Laut Grazer Virologen sind Corona-Partys "verantwortungslos"
Geimpft oder genesen: Wer keines der beiden Kriterien vorlegen kann, wird von praktisch allen öffentlichen Vergnügungen ausgeschlossen. Im obersteirischen Bezirk Liezen sollen laut Bericht der "Kleinen Zeitung" (Mittwochausgabe) immer wieder sogenannte "Coronapartys" stattfinden, bei denen gesunde Ungeimpfte bewusst auf Infizierte treffen, um sich anzustecken und immun gegen das Virus zu werden - bzw. für die nächsten Monate die Lizenz für mehr Freiheit in den Händen zu halten. "Wir haben das sowohl im Ennstal als auch im Ausseerland. Oft findet es nur in kleineren Ortschaften statt, aber es gibt viele solche Zusammenkünfte", wurde eine Ärztin aus dem Bezirk zitiert, die anonym bleiben möchte.
Für den Grazer Virologen und Leiter des Instituts für Krankenhaushygiene und Mikrobiologie der KAGes sprechen klare Gründe dagegen, eine Coronainfektion durch ein bewusst herbeigeführtes Treffen mit infizierten Personen herbeizuführen: Es falle nicht nur das Risiko eines schweren Verlauf bis hin zur Intensivstation ins Gewicht, sondern auch die Liste der möglichen Langzeitfolgen, die man bisher nach einer Infektion und auch bei leichten Verläufen beobachten konnte. "Die Langzeitfolgen reichen von Geschmacks- und Geruchsstörungen, über Konzentrationsschwächen, Schlafstörungen bis hin zu psychischen Veränderungen", wie Vander ausführte.

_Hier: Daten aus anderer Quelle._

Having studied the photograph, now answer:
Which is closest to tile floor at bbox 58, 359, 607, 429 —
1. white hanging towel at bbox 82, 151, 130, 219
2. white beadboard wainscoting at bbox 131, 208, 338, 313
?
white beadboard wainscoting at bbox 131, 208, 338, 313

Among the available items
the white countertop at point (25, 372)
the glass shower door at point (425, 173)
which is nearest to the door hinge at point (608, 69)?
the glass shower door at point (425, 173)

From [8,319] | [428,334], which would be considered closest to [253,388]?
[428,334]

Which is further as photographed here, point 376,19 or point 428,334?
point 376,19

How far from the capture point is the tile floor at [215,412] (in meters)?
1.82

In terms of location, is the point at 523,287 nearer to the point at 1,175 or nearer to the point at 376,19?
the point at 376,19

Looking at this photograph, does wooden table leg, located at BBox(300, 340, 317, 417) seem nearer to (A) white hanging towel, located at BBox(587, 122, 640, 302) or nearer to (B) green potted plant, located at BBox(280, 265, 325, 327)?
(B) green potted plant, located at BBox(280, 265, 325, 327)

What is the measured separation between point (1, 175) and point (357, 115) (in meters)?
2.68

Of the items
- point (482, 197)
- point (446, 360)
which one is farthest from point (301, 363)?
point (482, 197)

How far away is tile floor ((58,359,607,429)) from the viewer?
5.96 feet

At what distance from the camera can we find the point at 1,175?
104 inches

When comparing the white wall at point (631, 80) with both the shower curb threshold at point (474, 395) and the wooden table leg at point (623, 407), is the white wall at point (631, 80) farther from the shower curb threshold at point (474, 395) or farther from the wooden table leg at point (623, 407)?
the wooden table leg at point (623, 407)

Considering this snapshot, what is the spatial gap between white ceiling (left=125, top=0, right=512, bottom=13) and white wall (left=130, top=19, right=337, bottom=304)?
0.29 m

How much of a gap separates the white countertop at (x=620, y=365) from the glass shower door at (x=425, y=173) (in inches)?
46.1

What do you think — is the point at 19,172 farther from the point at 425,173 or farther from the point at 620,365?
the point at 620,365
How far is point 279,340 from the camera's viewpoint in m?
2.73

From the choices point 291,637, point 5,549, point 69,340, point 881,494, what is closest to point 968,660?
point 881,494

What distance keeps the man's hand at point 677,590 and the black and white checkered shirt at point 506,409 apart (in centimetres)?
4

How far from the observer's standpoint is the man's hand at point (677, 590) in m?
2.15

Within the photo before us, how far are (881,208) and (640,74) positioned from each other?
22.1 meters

"Jene, die mit dieser Idee liebäugeln, dürften sich für unverwundbar halten und wissen nicht, wie risikoreich sie handeln: Die Wahrscheinlichkeit einer Komplikation während der Infektion ist neben dem Alter abhängig von körpereigenen Risikofaktoren - und wer kennt die schon genau. Das ist das Unwägbare, und ja, es kann dann doch passieren und dann gibt es die schweren, belastenden und ganz tragischen Folgen", warnte Vander. Die Impfungen hingegen böten einen wirklich guten Schutz vor schweren Verläufen.
Sich "willentlich und wissentlich" mit dem Krankheitserreger anstecken zu lassen, "widerspricht dem Prinzip jeglichen modernen Wissens", wie es der Grazer Primar formulierte. "Die mutwillige Aussetzung gegenüber einer Infektion im Erwachsenenalter ist einfach verantwortungslos", betonte Vander. Mit Inkaufnahme des Restrisikos werde nicht zuletzt das Gesundheitssystem unnötig belastet. Zusätzlich werde mit dieser Vorgehensweise jedenfalls die Zahl der Infektionen nicht so niedrig wie möglich gehalten, sondern das Gegenteil bewirkt.
Zusammenfassung
- Die Lage in Spitälern spitzt sich zu, Mediziner haben genug zu tun, weil das Coronavirus immer weiter um sich greift und die Neuinfektionen täglich neue Rekordwerte erreichen.
- Doch nun gibt es offenbar Erwachsene, die sich mit Absicht anstecken wollen, damit sie den "Genesen"-Status erreichen.
- Der Grazer Virologe Klaus Vander riet auf Anfrage der APA vehement davon ab, den Körper auf diese Weise eine "natürliche Immunität" entwickeln zu lassen.